AIM OF THE TASK >> Reproduce the records that follow exactly; any picture among them stays out.

MATERIAL TO PROCESS >>
--------

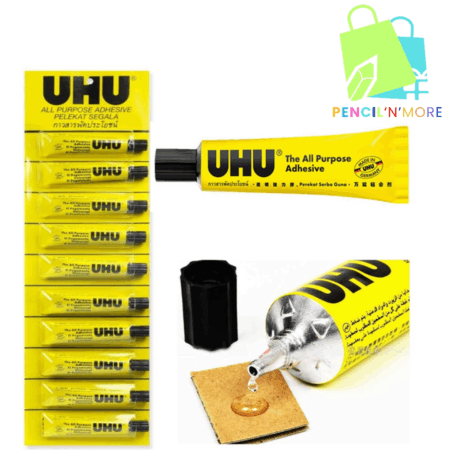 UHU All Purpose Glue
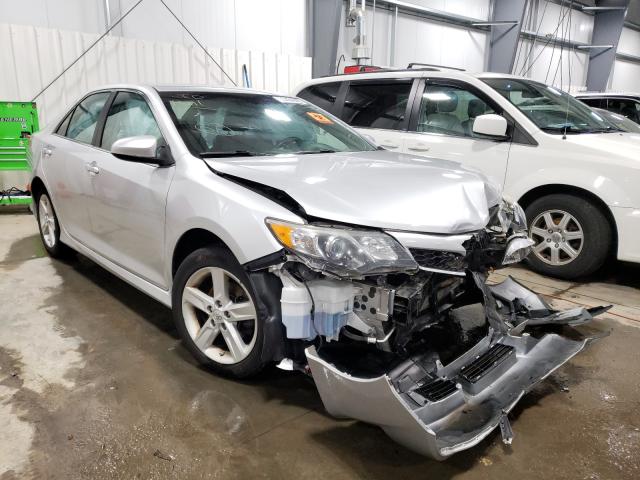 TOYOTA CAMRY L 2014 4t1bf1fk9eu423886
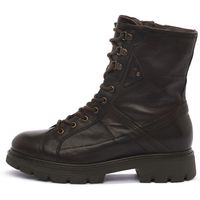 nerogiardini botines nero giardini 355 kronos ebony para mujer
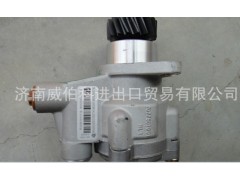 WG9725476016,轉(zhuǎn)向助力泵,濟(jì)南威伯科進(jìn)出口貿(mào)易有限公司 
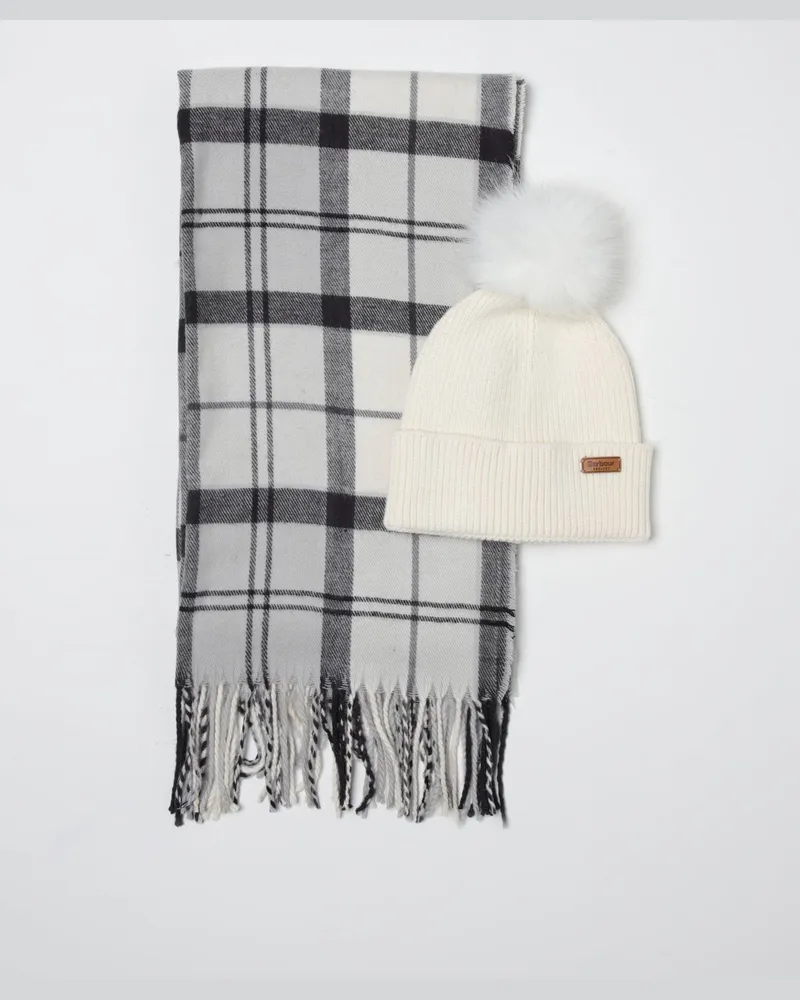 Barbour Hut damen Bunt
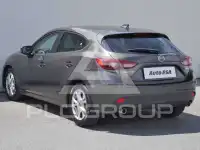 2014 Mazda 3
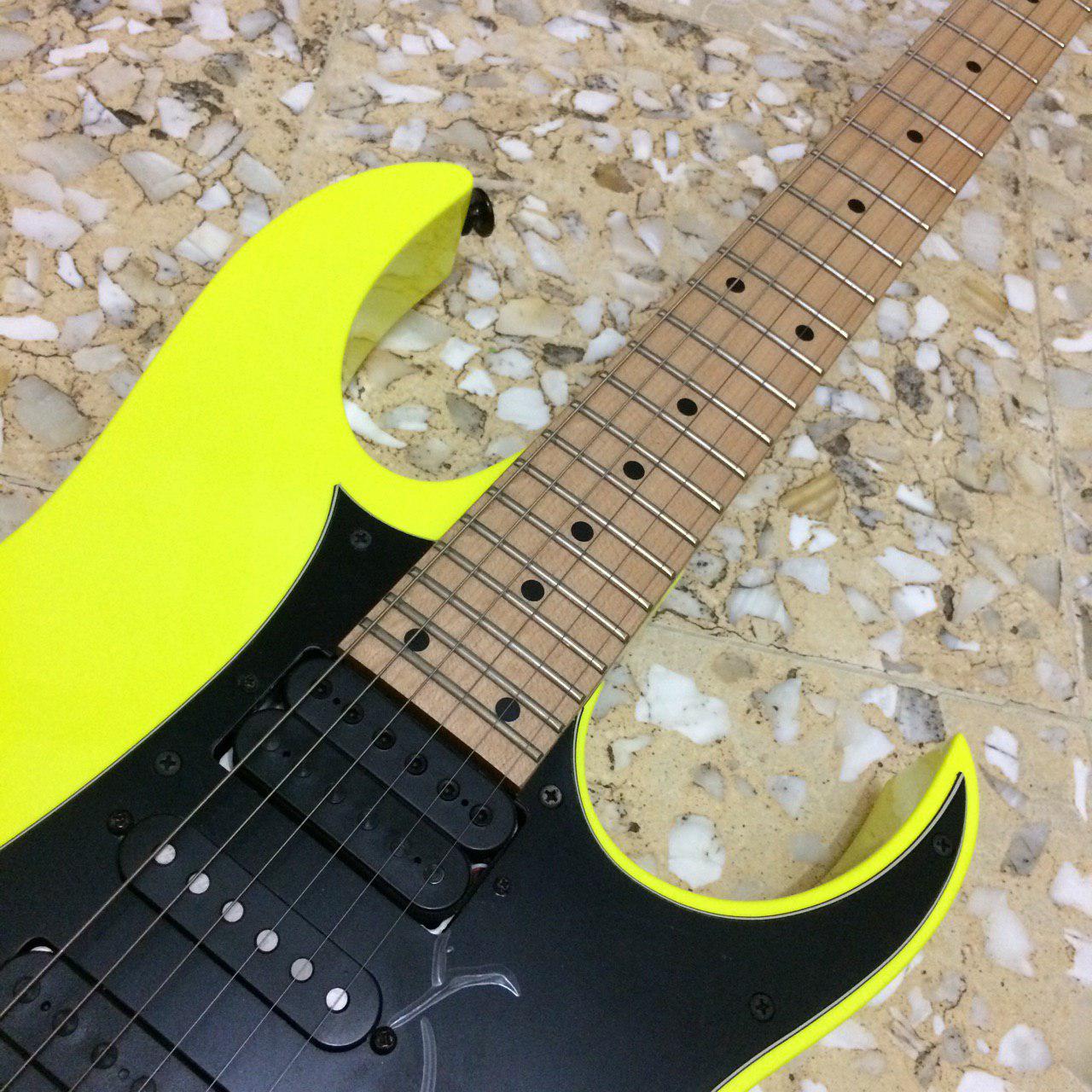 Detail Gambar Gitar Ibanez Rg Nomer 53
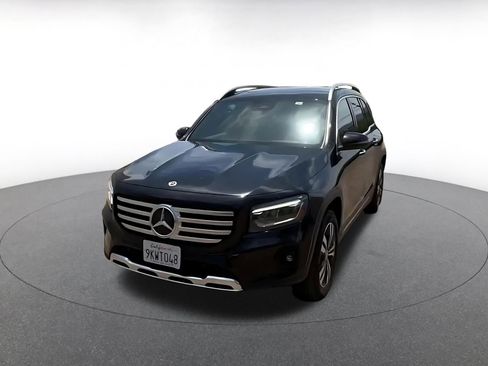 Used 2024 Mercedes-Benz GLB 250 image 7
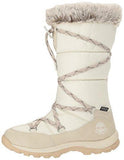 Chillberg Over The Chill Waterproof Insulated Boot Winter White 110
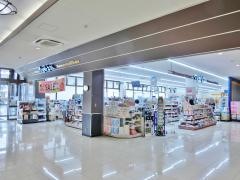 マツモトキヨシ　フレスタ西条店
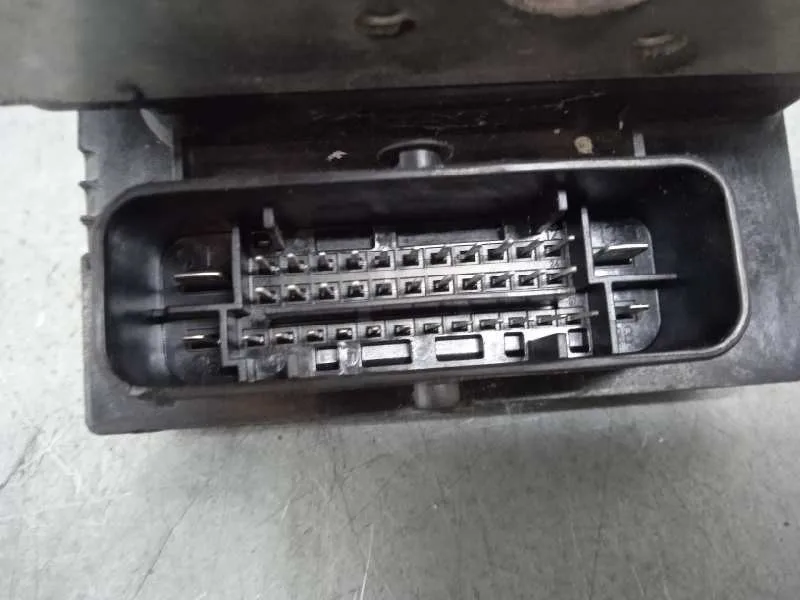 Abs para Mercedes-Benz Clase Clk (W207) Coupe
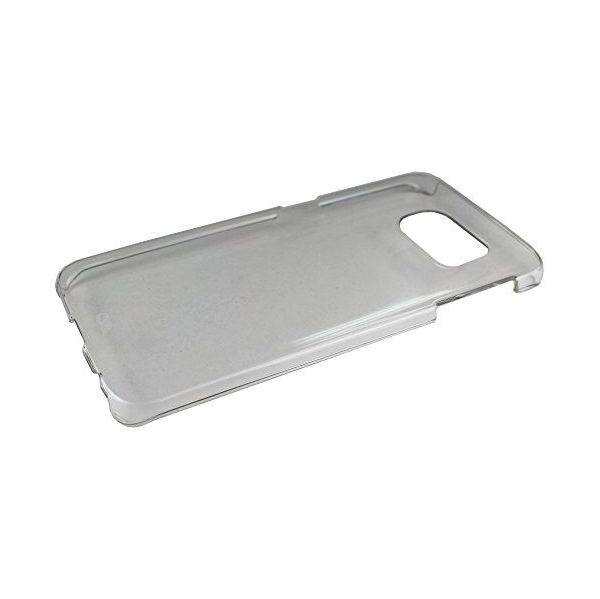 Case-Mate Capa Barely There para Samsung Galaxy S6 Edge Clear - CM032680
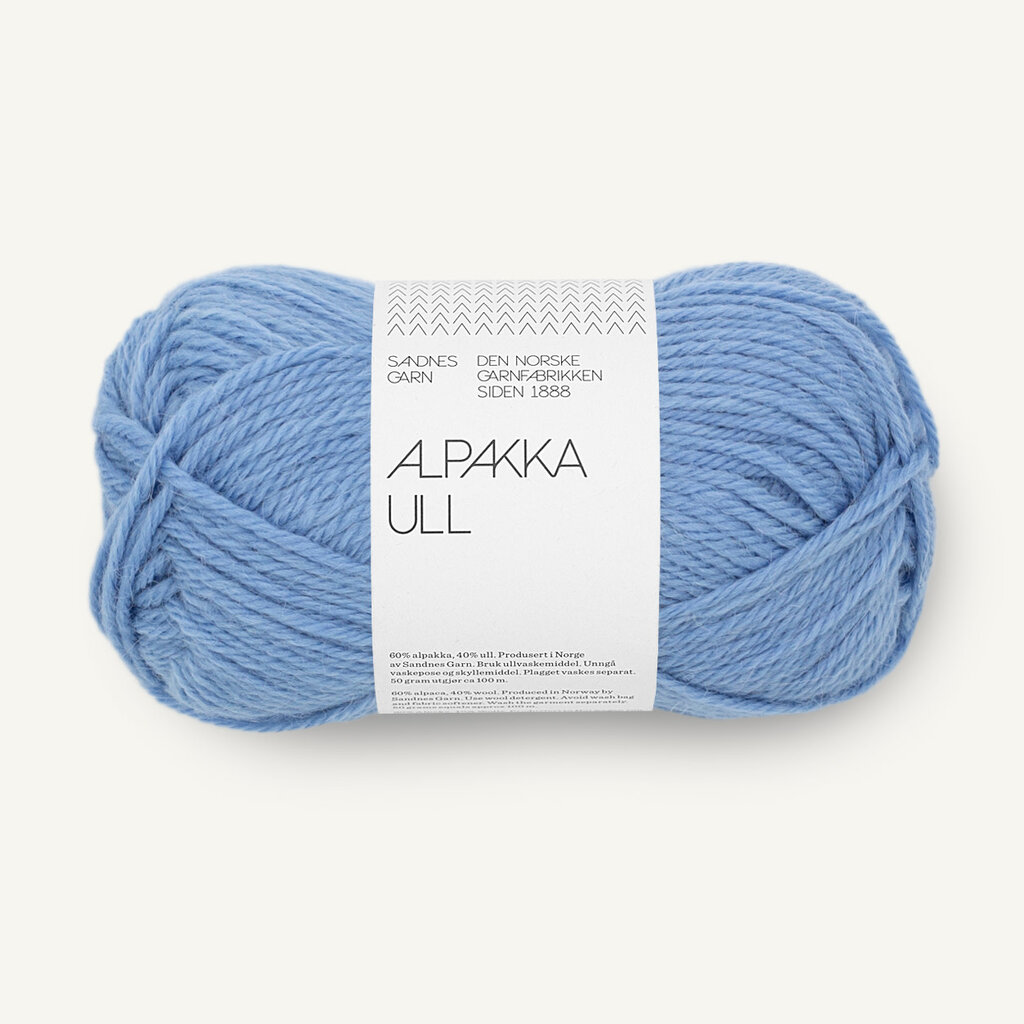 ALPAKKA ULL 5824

--------

OUTPUT OF THE EXERCISE >>
 UHU All Purpose Glue
 TOYOTA CAMRY L 2014 4t1bf1fk9eu423886
 nerogiardini botines nero giardini 355 kronos ebony para mujer
 WG9725476016,轉(zhuǎn)向助力泵,濟(jì)南威伯科進(jìn)出口貿(mào)易有限公司 
 Barbour Hut damen Bunt
 2014 Mazda 3
 Detail Gambar Gitar Ibanez Rg Nomer 53
 Used 2024 Mercedes-Benz GLB 250 image 7
 Chillberg Over The Chill Waterproof Insulated Boot Winter White 110
 マツモトキヨシ　フレスタ西条店
 Abs para Mercedes-Benz Clase Clk (W207) Coupe
 Case-Mate Capa Barely There para Samsung Galaxy S6 Edge Clear - CM032680
 ALPAKKA ULL 5824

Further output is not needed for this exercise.